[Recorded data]
------------------------------

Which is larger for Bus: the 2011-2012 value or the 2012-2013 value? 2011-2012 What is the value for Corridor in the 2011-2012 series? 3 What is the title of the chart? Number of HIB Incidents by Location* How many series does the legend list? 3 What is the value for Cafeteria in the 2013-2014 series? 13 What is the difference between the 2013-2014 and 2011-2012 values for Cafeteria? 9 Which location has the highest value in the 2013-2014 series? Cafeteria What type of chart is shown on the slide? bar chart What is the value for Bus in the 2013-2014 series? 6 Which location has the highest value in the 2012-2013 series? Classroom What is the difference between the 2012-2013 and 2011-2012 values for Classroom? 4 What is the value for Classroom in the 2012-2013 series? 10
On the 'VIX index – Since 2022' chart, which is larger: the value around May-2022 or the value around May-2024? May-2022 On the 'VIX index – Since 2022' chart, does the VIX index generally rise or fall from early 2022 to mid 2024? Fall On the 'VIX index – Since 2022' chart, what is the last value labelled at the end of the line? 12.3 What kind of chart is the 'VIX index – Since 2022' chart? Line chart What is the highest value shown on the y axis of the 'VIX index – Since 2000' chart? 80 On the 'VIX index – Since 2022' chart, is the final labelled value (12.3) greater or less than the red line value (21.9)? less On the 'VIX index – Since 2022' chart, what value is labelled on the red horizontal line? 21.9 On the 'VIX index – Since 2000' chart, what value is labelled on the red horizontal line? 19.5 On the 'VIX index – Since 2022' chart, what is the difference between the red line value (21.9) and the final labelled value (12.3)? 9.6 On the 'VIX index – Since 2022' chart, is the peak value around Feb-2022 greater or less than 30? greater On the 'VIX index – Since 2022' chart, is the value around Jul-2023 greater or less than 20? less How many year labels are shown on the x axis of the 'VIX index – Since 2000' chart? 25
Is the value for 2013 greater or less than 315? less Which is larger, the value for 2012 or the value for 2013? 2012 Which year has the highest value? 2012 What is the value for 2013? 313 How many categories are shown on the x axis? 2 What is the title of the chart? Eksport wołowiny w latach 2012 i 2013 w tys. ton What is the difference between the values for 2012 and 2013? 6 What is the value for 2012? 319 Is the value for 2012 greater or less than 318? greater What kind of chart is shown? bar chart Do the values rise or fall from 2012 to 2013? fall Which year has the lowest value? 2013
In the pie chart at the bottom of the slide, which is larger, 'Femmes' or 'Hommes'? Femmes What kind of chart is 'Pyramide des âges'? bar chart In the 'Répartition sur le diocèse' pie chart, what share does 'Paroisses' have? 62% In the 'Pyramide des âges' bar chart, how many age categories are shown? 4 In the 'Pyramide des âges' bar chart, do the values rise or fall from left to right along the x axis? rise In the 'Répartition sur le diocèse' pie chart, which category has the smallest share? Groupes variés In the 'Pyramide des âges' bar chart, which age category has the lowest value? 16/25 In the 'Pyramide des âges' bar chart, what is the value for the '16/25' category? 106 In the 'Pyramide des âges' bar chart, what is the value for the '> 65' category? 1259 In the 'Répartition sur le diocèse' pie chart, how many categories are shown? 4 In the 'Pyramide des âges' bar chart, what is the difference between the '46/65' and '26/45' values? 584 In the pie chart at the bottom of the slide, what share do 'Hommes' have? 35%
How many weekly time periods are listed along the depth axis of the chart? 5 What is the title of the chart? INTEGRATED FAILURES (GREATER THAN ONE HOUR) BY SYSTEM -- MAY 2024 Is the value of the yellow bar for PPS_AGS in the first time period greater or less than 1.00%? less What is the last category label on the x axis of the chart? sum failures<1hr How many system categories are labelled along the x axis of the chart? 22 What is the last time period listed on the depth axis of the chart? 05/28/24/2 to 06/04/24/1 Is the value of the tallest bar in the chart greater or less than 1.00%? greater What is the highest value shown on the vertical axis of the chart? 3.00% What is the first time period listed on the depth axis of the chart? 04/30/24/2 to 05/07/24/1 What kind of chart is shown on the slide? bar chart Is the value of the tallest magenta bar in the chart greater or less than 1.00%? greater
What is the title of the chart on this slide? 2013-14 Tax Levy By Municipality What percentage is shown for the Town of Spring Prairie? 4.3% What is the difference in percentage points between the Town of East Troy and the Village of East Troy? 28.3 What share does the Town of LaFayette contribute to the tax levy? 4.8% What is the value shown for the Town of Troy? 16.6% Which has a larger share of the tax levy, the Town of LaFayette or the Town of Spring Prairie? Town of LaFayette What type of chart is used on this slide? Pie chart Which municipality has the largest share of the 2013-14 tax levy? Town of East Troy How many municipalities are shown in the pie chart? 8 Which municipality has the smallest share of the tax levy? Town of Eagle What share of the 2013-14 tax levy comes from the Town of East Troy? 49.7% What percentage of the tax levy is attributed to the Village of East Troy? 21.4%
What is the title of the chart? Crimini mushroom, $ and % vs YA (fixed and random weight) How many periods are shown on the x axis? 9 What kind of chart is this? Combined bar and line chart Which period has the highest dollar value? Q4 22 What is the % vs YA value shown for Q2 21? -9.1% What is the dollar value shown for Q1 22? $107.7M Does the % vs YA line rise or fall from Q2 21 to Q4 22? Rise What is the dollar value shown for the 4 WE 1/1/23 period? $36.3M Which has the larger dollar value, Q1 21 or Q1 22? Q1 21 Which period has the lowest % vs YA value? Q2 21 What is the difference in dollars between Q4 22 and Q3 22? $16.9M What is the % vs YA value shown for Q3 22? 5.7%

------------------------------

■ **Requirement**: Return every line from the recorded data above that contains the word "periods".

■ **Result below**:
How many weekly time periods are listed along the depth axis of the chart? 5 What is the title of the chart? INTEGRATED FAILURES (GREATER THAN ONE HOUR) BY SYSTEM -- MAY 2024 Is the value of the yellow bar for PPS_AGS in the first time period greater or less than 1.00%? less What is the last category label on the x axis of the chart? sum failures<1hr How many system categories are labelled along the x axis of the chart? 22 What is the last time period listed on the depth axis of the chart? 05/28/24/2 to 06/04/24/1 Is the value of the tallest bar in the chart greater or less than 1.00%? greater What is the highest value shown on the vertical axis of the chart? 3.00% What is the first time period listed on the depth axis of the chart? 04/30/24/2 to 05/07/24/1 What kind of chart is shown on the slide? bar chart Is the value of the tallest magenta bar in the chart greater or less than 1.00%? greater
What is the title of the chart? Crimini mushroom, $ and % vs YA (fixed and random weight) How many periods are shown on the x axis? 9 What kind of chart is this? Combined bar and line chart Which period has the highest dollar value? Q4 22 What is the % vs YA value shown for Q2 21? -9.1% What is the dollar value shown for Q1 22? $107.7M Does the % vs YA line rise or fall from Q2 21 to Q4 22? Rise What is the dollar value shown for the 4 WE 1/1/23 period? $36.3M Which has the larger dollar value, Q1 21 or Q1 22? Q1 21 Which period has the lowest % vs YA value? Q2 21 What is the difference in dollars between Q4 22 and Q3 22? $16.9M What is the % vs YA value shown for Q3 22? 5.7%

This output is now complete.